_Challenge_. Change every "photographer" in the material below to "person holding the camera" and leave everything else untouched.

[Scene-based reasoning records]
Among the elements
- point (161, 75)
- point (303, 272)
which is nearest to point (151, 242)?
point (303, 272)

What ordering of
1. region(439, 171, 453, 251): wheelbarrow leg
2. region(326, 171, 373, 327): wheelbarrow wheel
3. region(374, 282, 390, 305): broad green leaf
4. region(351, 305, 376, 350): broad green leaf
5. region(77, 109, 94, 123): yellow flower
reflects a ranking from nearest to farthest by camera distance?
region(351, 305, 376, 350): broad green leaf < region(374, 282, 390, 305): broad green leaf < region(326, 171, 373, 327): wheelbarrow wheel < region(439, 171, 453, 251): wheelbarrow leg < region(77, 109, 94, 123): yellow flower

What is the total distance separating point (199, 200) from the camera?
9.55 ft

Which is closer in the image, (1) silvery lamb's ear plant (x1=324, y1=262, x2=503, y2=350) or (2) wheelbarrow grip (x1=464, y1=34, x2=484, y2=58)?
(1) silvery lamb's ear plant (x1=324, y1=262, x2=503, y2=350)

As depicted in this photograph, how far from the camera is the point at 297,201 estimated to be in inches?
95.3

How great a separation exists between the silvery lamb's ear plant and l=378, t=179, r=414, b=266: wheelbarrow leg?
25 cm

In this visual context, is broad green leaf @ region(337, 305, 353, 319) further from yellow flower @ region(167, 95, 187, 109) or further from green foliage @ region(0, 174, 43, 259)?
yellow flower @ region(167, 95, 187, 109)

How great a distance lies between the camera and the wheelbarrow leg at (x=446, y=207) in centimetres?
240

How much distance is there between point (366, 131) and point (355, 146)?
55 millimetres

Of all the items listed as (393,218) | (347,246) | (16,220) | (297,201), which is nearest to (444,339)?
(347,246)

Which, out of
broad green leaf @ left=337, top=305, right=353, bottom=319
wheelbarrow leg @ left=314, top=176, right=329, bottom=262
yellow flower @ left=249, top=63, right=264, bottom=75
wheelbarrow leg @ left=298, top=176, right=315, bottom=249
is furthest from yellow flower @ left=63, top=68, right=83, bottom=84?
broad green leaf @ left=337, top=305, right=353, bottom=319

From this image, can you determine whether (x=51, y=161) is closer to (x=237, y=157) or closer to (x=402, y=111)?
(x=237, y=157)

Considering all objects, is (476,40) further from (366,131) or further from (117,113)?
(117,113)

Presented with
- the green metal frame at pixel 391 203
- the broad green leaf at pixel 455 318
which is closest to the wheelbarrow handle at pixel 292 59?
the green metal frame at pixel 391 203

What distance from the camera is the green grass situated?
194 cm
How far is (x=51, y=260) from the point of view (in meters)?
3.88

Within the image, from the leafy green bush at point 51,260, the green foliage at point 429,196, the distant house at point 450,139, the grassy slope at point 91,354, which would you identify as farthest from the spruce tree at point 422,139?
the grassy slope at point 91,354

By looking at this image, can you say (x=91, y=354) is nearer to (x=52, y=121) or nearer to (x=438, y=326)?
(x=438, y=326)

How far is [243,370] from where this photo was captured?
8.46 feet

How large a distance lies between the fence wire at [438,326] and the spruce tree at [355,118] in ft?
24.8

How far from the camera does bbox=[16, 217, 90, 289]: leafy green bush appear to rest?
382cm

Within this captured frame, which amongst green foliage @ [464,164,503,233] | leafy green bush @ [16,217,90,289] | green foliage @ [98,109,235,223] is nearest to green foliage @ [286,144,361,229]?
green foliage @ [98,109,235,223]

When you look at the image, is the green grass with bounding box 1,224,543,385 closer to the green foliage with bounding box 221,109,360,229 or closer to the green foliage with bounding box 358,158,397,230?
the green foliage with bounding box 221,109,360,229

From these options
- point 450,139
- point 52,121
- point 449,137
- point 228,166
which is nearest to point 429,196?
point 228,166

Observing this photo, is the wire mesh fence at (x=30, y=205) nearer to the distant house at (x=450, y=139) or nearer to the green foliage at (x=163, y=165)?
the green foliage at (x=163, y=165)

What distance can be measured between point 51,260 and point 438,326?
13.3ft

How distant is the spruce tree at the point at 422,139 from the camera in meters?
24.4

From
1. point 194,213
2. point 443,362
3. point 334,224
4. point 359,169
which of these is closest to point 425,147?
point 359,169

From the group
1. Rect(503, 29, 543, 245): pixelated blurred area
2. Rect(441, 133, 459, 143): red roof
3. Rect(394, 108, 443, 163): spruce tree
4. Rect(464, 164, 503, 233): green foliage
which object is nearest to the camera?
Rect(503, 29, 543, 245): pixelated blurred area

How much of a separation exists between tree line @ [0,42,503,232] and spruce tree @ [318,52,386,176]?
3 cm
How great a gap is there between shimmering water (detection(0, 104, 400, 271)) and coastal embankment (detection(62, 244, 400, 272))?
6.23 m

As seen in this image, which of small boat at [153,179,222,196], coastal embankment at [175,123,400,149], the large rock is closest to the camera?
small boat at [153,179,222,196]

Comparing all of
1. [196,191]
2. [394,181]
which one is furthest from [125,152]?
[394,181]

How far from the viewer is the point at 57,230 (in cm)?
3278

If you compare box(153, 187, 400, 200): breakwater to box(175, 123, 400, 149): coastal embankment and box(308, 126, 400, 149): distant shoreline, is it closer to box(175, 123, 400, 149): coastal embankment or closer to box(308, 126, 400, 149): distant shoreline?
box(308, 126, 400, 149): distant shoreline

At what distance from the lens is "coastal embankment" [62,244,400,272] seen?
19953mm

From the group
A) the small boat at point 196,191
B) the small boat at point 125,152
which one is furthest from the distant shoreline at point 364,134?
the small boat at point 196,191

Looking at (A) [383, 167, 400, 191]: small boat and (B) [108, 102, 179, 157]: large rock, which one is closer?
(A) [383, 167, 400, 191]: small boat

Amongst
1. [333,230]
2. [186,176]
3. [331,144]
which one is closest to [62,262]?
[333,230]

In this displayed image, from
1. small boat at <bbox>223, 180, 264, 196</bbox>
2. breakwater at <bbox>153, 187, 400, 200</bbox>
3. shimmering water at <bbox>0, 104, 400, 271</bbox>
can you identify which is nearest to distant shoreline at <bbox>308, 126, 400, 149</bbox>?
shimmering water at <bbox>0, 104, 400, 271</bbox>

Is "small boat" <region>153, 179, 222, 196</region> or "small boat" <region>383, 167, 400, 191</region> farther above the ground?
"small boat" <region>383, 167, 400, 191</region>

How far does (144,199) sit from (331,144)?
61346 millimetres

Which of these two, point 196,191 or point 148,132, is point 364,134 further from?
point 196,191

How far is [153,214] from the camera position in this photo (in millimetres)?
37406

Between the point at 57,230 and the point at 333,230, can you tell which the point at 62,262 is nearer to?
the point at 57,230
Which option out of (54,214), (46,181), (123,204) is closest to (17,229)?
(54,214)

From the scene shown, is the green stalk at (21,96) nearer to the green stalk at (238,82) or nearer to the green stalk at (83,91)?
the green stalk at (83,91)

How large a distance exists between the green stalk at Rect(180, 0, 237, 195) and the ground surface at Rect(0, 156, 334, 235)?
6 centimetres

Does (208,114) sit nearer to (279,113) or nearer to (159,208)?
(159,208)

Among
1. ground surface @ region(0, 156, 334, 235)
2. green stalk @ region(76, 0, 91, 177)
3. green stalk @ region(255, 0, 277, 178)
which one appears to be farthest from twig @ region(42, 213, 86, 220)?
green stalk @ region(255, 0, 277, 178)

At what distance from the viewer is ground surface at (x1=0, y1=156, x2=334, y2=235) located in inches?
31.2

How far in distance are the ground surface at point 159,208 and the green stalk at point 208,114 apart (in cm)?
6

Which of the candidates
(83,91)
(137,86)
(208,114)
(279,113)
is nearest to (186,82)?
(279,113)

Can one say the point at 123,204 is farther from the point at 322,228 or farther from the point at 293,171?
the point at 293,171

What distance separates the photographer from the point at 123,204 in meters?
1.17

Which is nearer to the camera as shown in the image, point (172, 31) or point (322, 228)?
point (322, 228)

_Reply_.
Among the elements
- point (161, 75)
- point (303, 272)
which is nearest to point (151, 242)?
point (303, 272)

What ordering of
1. region(439, 171, 453, 251): wheelbarrow leg
2. region(326, 171, 373, 327): wheelbarrow wheel
3. region(374, 282, 390, 305): broad green leaf
4. region(351, 305, 376, 350): broad green leaf
5. region(77, 109, 94, 123): yellow flower
reflects a ranking from nearest to farthest by camera distance?
region(351, 305, 376, 350): broad green leaf < region(374, 282, 390, 305): broad green leaf < region(326, 171, 373, 327): wheelbarrow wheel < region(439, 171, 453, 251): wheelbarrow leg < region(77, 109, 94, 123): yellow flower

What is the total distance separating point (199, 200) from the camera?
9.55 ft

Which is closer in the image, (1) silvery lamb's ear plant (x1=324, y1=262, x2=503, y2=350) or (2) wheelbarrow grip (x1=464, y1=34, x2=484, y2=58)?
(1) silvery lamb's ear plant (x1=324, y1=262, x2=503, y2=350)

As depicted in this photograph, how far from the camera is the point at 297,201 estimated to be in inches?
95.3

How great a separation exists between the silvery lamb's ear plant and l=378, t=179, r=414, b=266: wheelbarrow leg?
25 cm

In this visual context, is broad green leaf @ region(337, 305, 353, 319) further from yellow flower @ region(167, 95, 187, 109) or further from green foliage @ region(0, 174, 43, 259)?
yellow flower @ region(167, 95, 187, 109)

How great a distance lies between the camera and the wheelbarrow leg at (x=446, y=207) in centimetres?
240

How much distance is there between point (366, 131) and point (355, 146)?
55 millimetres

Of all the items listed as (393,218) | (347,246) | (16,220) | (297,201), which is nearest to (444,339)?
(347,246)

Which, out of
broad green leaf @ left=337, top=305, right=353, bottom=319
wheelbarrow leg @ left=314, top=176, right=329, bottom=262
yellow flower @ left=249, top=63, right=264, bottom=75
wheelbarrow leg @ left=298, top=176, right=315, bottom=249
is furthest from yellow flower @ left=63, top=68, right=83, bottom=84?
broad green leaf @ left=337, top=305, right=353, bottom=319

From this image, can you determine whether (x=51, y=161) is closer to (x=237, y=157) or closer to (x=402, y=111)?
(x=237, y=157)

Considering all objects, is (476,40) further from (366,131) or further from (117,113)?
(117,113)

Presented with
- the green metal frame at pixel 391 203
- the broad green leaf at pixel 455 318
which is closest to the wheelbarrow handle at pixel 292 59?
the green metal frame at pixel 391 203

What distance from the camera is the green grass situated?
194 cm
How far is (x=51, y=260) from the point of view (in meters)?
3.88

Within the image, from the leafy green bush at point 51,260, the green foliage at point 429,196, the distant house at point 450,139, the grassy slope at point 91,354, which would you identify as farthest from the spruce tree at point 422,139?
the grassy slope at point 91,354

By looking at this image, can you say (x=91, y=354) is nearer to (x=52, y=121) or nearer to (x=438, y=326)?
(x=438, y=326)

How far is [243,370] from where this photo was captured?
8.46 feet

How large a distance lies between the fence wire at [438,326] and the spruce tree at [355,118] in ft?
24.8

How far from the camera does bbox=[16, 217, 90, 289]: leafy green bush appear to rest?
382cm

Within this captured frame, which amongst green foliage @ [464,164,503,233] | leafy green bush @ [16,217,90,289] | green foliage @ [98,109,235,223] is nearest to green foliage @ [286,144,361,229]?
green foliage @ [98,109,235,223]

When you look at the image, is the green grass with bounding box 1,224,543,385 closer to the green foliage with bounding box 221,109,360,229 or closer to the green foliage with bounding box 358,158,397,230?
the green foliage with bounding box 221,109,360,229

From these options
- point 450,139
- point 52,121
- point 449,137
- point 228,166
which is nearest to point 429,196?
point 228,166

Observing this photo, is the wire mesh fence at (x=30, y=205) nearer to the distant house at (x=450, y=139) or nearer to the green foliage at (x=163, y=165)?
the green foliage at (x=163, y=165)

What distance can be measured between point 51,260 and point 438,326?
13.3ft

How distant is the spruce tree at the point at 422,139 from the camera in meters?
24.4

From
1. point 194,213
2. point 443,362
3. point 334,224
4. point 359,169
which of these is closest to point 425,147?
point 359,169

From the group
1. Rect(503, 29, 543, 245): pixelated blurred area
2. Rect(441, 133, 459, 143): red roof
3. Rect(394, 108, 443, 163): spruce tree
4. Rect(464, 164, 503, 233): green foliage
which object is nearest to the camera?
Rect(503, 29, 543, 245): pixelated blurred area

How much of a separation exists between tree line @ [0,42,503,232] and spruce tree @ [318,52,386,176]?
3 cm
How great a gap is there between shimmering water (detection(0, 104, 400, 271)) and coastal embankment (detection(62, 244, 400, 272))?
6.23 m

As seen in this image, which of small boat at [153,179,222,196], coastal embankment at [175,123,400,149], the large rock is closest to the camera?
small boat at [153,179,222,196]

Comparing all of
1. [196,191]
2. [394,181]
which one is furthest from [125,152]?
[394,181]

How far from the viewer is the point at 57,230 (in cm)?
3278

If you compare box(153, 187, 400, 200): breakwater to box(175, 123, 400, 149): coastal embankment and box(308, 126, 400, 149): distant shoreline, is it closer to box(175, 123, 400, 149): coastal embankment or closer to box(308, 126, 400, 149): distant shoreline?
box(308, 126, 400, 149): distant shoreline

At what distance from the lens is "coastal embankment" [62,244,400,272] seen?
19953mm

From the group
A) the small boat at point 196,191
B) the small boat at point 125,152
which one is furthest from the distant shoreline at point 364,134?
the small boat at point 196,191

Looking at (A) [383, 167, 400, 191]: small boat and (B) [108, 102, 179, 157]: large rock, which one is closer?
(A) [383, 167, 400, 191]: small boat

Amongst
1. [333,230]
2. [186,176]
3. [331,144]
which one is closest to [62,262]?
[333,230]

In this displayed image, from
1. small boat at <bbox>223, 180, 264, 196</bbox>
2. breakwater at <bbox>153, 187, 400, 200</bbox>
3. shimmering water at <bbox>0, 104, 400, 271</bbox>
can you identify which is nearest to distant shoreline at <bbox>308, 126, 400, 149</bbox>?
shimmering water at <bbox>0, 104, 400, 271</bbox>

Is "small boat" <region>153, 179, 222, 196</region> or "small boat" <region>383, 167, 400, 191</region> farther above the ground?
"small boat" <region>383, 167, 400, 191</region>

How far does (144,199) sit from (331,144)?
61346 millimetres

Which of these two, point 196,191 or point 148,132, is point 364,134 further from?
point 196,191

How far is [153,214] from the camera position in this photo (in millimetres)?
37406

Between the point at 57,230 and the point at 333,230, can you tell which the point at 62,262 is nearer to?
the point at 57,230
Which option out of (54,214), (46,181), (123,204) is closest to (17,229)?
(54,214)

From the scene shown, is the green stalk at (21,96) nearer to the green stalk at (238,82) or nearer to the green stalk at (83,91)?
the green stalk at (83,91)

How large a distance exists between the green stalk at Rect(180, 0, 237, 195) and the ground surface at Rect(0, 156, 334, 235)?
6 centimetres

Does (208,114) sit nearer to (279,113) or nearer to (159,208)?
(159,208)

Among
1. ground surface @ region(0, 156, 334, 235)
2. green stalk @ region(76, 0, 91, 177)
3. green stalk @ region(255, 0, 277, 178)
which one appears to be farthest from twig @ region(42, 213, 86, 220)?
green stalk @ region(255, 0, 277, 178)

At what distance from the viewer is ground surface at (x1=0, y1=156, x2=334, y2=235) located in inches?
31.2

How far in distance are the ground surface at point 159,208 and the green stalk at point 208,114 apart (in cm)?
6

Which of the candidates
(83,91)
(137,86)
(208,114)
(279,113)
is nearest to (186,82)?
(279,113)

Can one say the point at 123,204 is farther from the point at 322,228 or farther from the point at 293,171?
the point at 293,171

What distance separates the person holding the camera from the point at 123,204 in meters?
1.17

Which is nearer to the camera as shown in the image, point (172, 31) or point (322, 228)?
point (322, 228)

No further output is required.